### WHAT THE TASK ASKS
Take the records below and set down exactly the lines from the one with "Papa Francesco pronuncia" to the one with "Салат з бебі-восьминогами", ends included; do not copy the pictures.

### MATERIAL FOR THE TASK
=-=-=
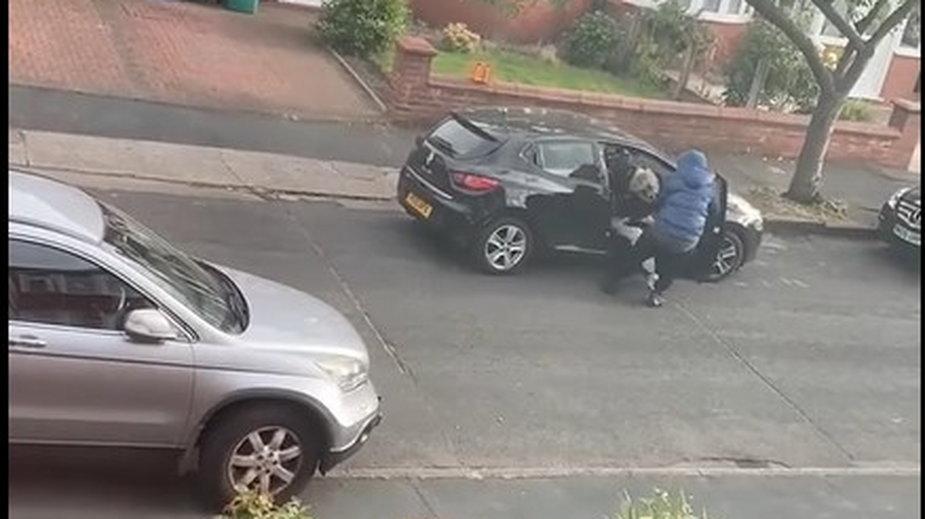 Mężczyzna grożąc kobiecie nożem, wyciągnął ją z samochodu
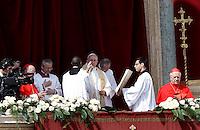 Papa Francesco pronuncia il messaggio 'Urbi et Orbi' dalla Loggia centrale della Basilica di San Pietro, in occasione della Pasqua, Citta' del Vaticano, 27 marzo 2016.<br /> Pope Francis delivers the 'Urbi et Orbi' message from the central balcony of St. Peter's Basilica on the occasion of the Easter Sunday, at the Vatican, 27 March 2016.<br /> UPDATE IMAGES PRESS/Isabella Bonotto<br /> <br /> STRICTLY ONLY FOR EDITORIAL USE<br /> <br /> *** ITALY AND GERMANY OUT ***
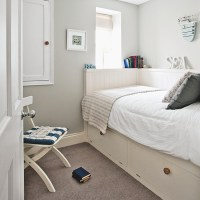 Nautical bedroom with built in bed | Small bedroom design ...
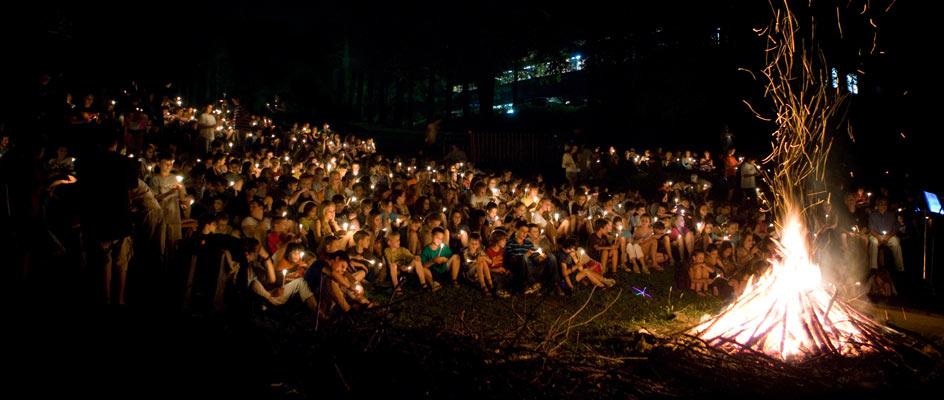 Evening-campfire-at-camp-highlander-for-boys-and-girls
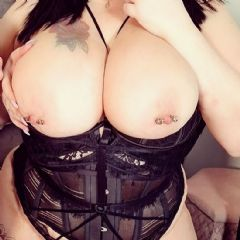 Mia_Milf escort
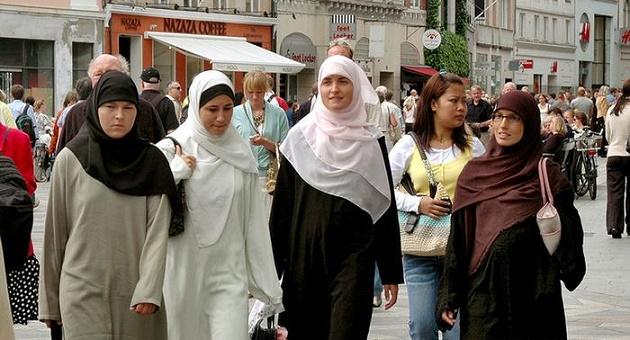 Muslim Women 3.7.2019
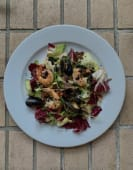 Салат з бебі-восьминогами і креветками та цитрусовим дресінгом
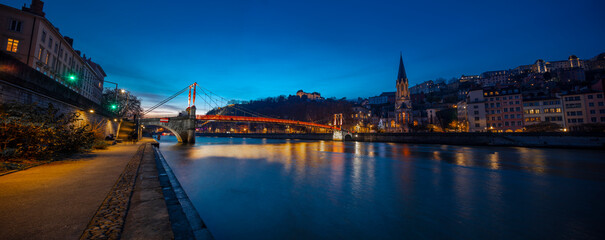 Photo sur Plexiglas Londres Lyon, France, Europe, 6th December 2019, a view of the river rhone and city of Lyon at twilight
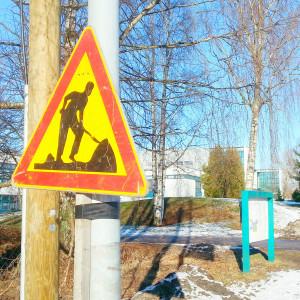 Ett trafikmärke som varnar för byggarbete invid Mattlidens skola.
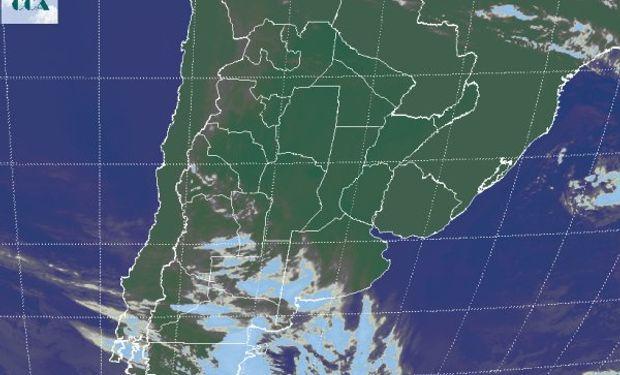 En el recorte de imagen satelital, se observa la nubosidad concentrada en el este de la Patagonia, la cual expande su influencia hasta el sudoeste de la región pampeana.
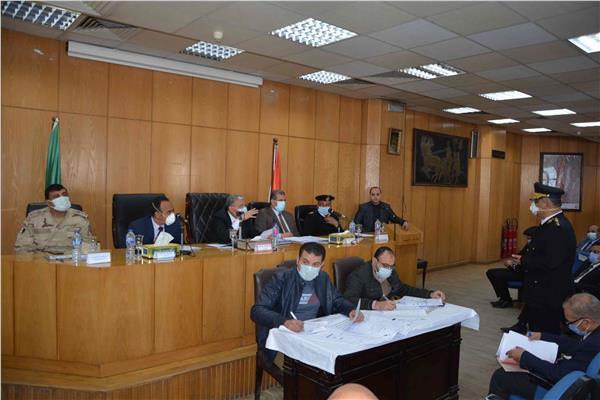 اجتماع محافظ المنيا مع روؤساء المدن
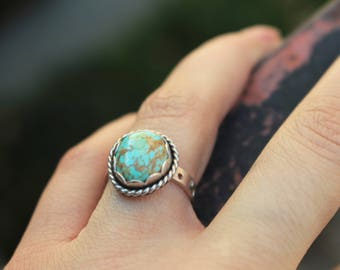 Size 6.5, Sterling Silver Turquoise Ring, Scalloped Bezel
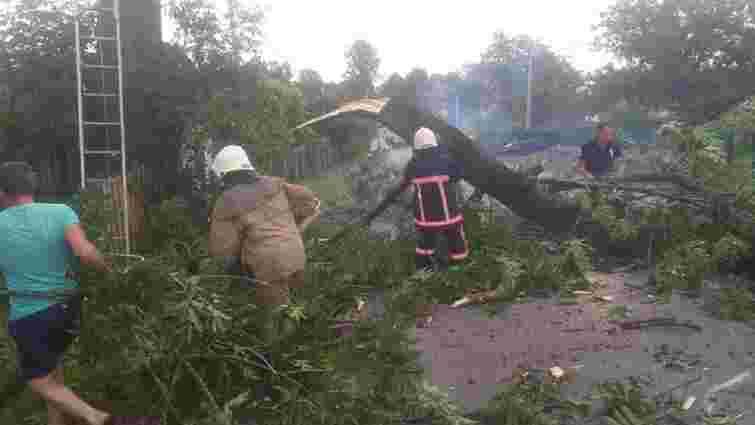 На Івано-Франківщині негода пошкодила 15 житлових та 10 адміністративних будівель
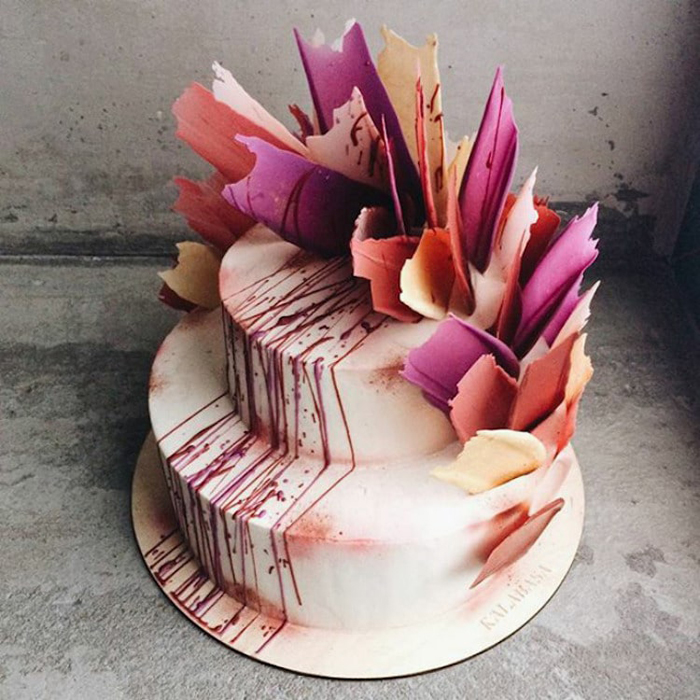 brushstroke cakes with paint splatters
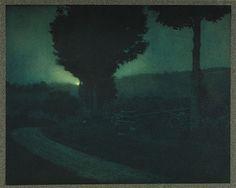 Edward Steichen, Road into the Valley, Moonrise, 1906 Edward Steichen, History Of Photography, Dark Photography, Landscape Photography, Street Photography, Portrait Photography, Fashion Photography, Wedding Photography, Nocturne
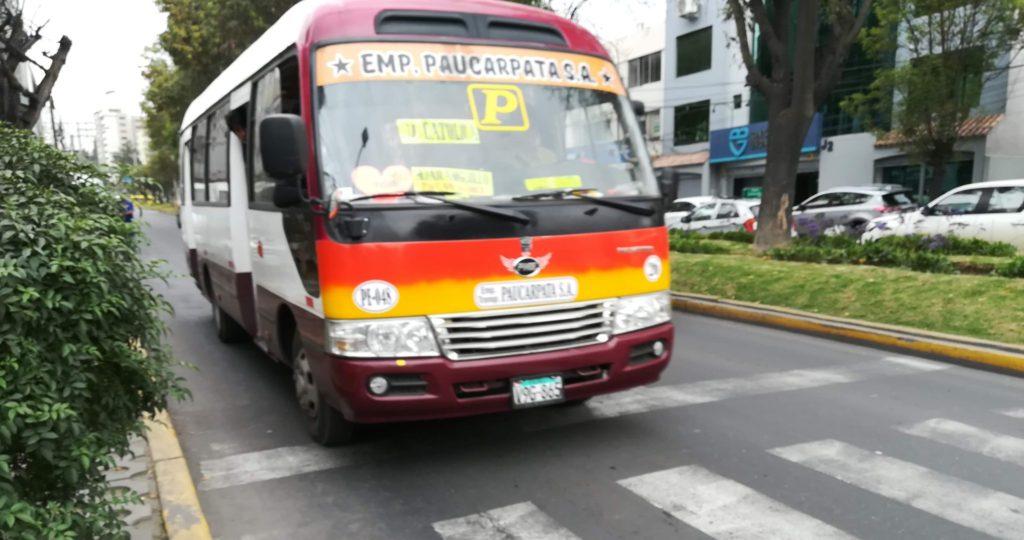 ペルー バス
=-=-=
### ANSWER FOR THE TASK
 Papa Francesco pronuncia il messaggio 'Urbi et Orbi' dalla Loggia centrale della Basilica di San Pietro, in occasione della Pasqua, Citta' del Vaticano, 27 marzo 2016.<br /> Pope Francis delivers the 'Urbi et Orbi' message from the central balcony of St. Peter's Basilica on the occasion of the Easter Sunday, at the Vatican, 27 March 2016.<br /> UPDATE IMAGES PRESS/Isabella Bonotto<br /> <br /> STRICTLY ONLY FOR EDITORIAL USE<br /> <br /> *** ITALY AND GERMANY OUT ***
 Nautical bedroom with built in bed | Small bedroom design ...
 Evening-campfire-at-camp-highlander-for-boys-and-girls
 Mia_Milf escort
 Muslim Women 3.7.2019
 Салат з бебі-восьминогами і креветками та цитрусовим дресінгом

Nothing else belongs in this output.